[Passage for review]
I mean that genuinely. If you’re not big on Dungeons & Dragons, save us both the embarrassment and just stop reading here.
Some gaming friends and I got around to discussing the nature of Common as a language within D&D fantasy settings. This was my take:
From what I understand, a lingua-franca is a previously spoken language that (through trade or perhaps diplomacy) comes into prominent use by non-native speakers. A pidgin is a language created from other languages to facilitate communication between speakers of the source languages. If a pidgin is then in turn passed on to another generation as their first language, taking on unique aspects of its own, it then becomes a creole language.
Given that Common in most campaign settings has been around for a while, it should be ruled out as a pidgin. Both lingua-francas and creole languages have or had native speakers at one time, which might be said for at least some interpretations of Common. I’m personally partial to conceiving of Common as a dead (or mostly dead) creole language that has become preserved as a lingua-franca. This way, it can have genesis in culture contact, still be a language unto itself, but be spoken by most characters as a second or third language. If Common still has native speakers, they would likely be clustered in areas of previous culture contact. Alternatively, they might be the current or just-previously “dominant” culture of the land, though this might lead to the ever-present danger of ECASiC (Everybody in the Campaign Always Speaking in Common).

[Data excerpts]
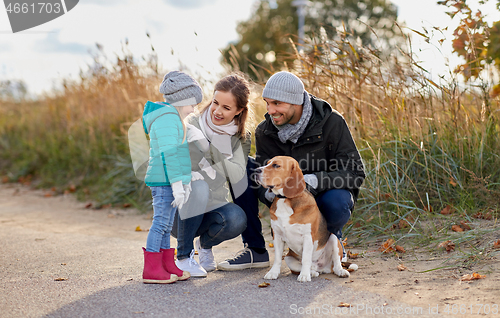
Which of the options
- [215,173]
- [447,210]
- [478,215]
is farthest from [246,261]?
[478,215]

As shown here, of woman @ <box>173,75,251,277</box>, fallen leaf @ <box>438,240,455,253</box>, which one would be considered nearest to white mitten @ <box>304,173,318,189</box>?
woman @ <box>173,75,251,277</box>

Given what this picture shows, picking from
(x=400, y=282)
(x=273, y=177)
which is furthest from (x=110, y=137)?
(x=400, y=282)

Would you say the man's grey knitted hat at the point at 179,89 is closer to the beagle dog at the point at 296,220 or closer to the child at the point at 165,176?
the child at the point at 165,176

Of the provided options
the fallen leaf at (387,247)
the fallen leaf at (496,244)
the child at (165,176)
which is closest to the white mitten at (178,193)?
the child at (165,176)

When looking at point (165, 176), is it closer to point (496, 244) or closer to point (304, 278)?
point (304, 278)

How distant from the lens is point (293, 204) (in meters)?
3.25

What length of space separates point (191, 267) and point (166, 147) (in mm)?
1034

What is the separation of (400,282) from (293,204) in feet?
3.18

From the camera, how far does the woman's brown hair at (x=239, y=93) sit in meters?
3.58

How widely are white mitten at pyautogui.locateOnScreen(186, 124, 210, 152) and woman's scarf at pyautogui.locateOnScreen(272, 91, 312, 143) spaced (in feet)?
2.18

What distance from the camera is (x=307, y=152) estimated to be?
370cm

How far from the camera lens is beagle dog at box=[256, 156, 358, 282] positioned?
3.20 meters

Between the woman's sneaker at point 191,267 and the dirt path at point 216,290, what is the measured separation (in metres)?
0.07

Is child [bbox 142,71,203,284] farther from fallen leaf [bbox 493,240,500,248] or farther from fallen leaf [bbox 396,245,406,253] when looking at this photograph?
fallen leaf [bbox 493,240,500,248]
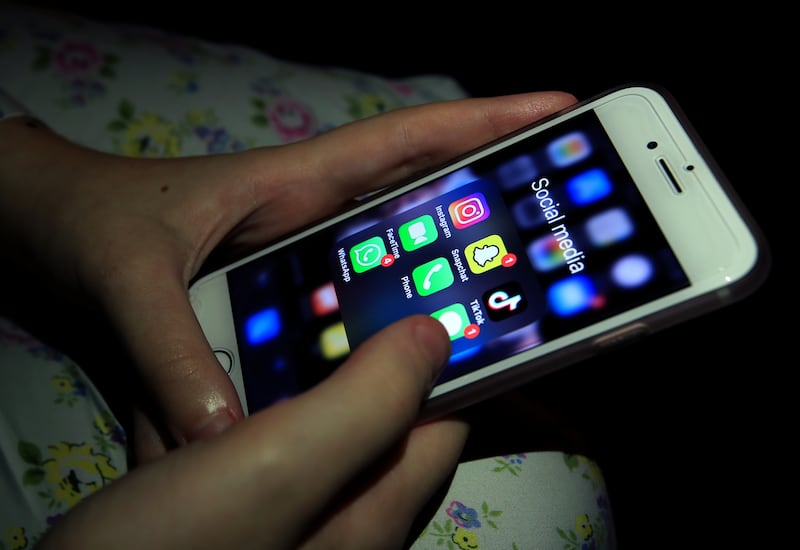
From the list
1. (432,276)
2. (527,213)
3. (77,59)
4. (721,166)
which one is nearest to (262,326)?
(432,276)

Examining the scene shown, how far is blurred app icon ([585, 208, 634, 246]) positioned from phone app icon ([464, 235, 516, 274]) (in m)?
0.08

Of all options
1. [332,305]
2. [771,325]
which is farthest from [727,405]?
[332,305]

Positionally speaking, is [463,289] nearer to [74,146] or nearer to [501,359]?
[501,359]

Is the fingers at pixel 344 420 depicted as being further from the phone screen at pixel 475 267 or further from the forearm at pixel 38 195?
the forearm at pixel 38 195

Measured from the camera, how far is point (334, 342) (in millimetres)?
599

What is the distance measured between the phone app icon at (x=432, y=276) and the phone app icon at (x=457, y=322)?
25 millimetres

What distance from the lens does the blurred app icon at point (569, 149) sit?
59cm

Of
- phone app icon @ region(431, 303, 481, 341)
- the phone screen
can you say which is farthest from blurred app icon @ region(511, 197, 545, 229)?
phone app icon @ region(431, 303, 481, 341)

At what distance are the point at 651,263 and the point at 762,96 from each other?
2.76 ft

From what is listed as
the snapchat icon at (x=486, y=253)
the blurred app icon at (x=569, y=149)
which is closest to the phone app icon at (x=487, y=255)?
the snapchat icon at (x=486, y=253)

[What to work on]
(A) Answer these from the passage on the Common language in D&D:
(i) According to the passage, what is a pidgin created to do?
(ii) What does ECASiC stand for?
(iii) In what areas would any remaining native speakers of Common likely be clustered?
(B) Carry on the passage on the Common language in D&D from its final sentence.

[Outputs for the tasks]
(A)
(i) It is created from other languages to facilitate communication between speakers of the source languages.
(ii) Everybody in the Campaign Always Speaking in Common.
(iii) In areas of previous culture contact.

(B)
I definitely like the notion of a “regional” language (Solamnic, Chondathan, etc.) being most characters’ first language, with their Common (and other spoken languages) affected with an accent indicative of that first language. I’m pretty sure that this how languages are described in the Forgotten Realms, though whether or not such an approach enters play is another issue entirely.
What I do not like is the binary approach to “knowing” or “not-knowing” a language inherent in every edition of D&D. Shadowrun does a much better job, treating languages as rated skills. I just thought of this, but if I were running a campaign, I’d swap “number of bonus languages” for “language points” that could be used to purchase levels of fluency. Functional fluency would be around, what, three? If a character wished to be able to pass as a native speaker, that would then require say, at least five points. (Even this is generous, provided skill points could be used tp purchase language points on a 1:1 basis through the Speak Language skill.) Diplomacy checks might then be subject to +/- based on the relative fluencies of the interlocutors.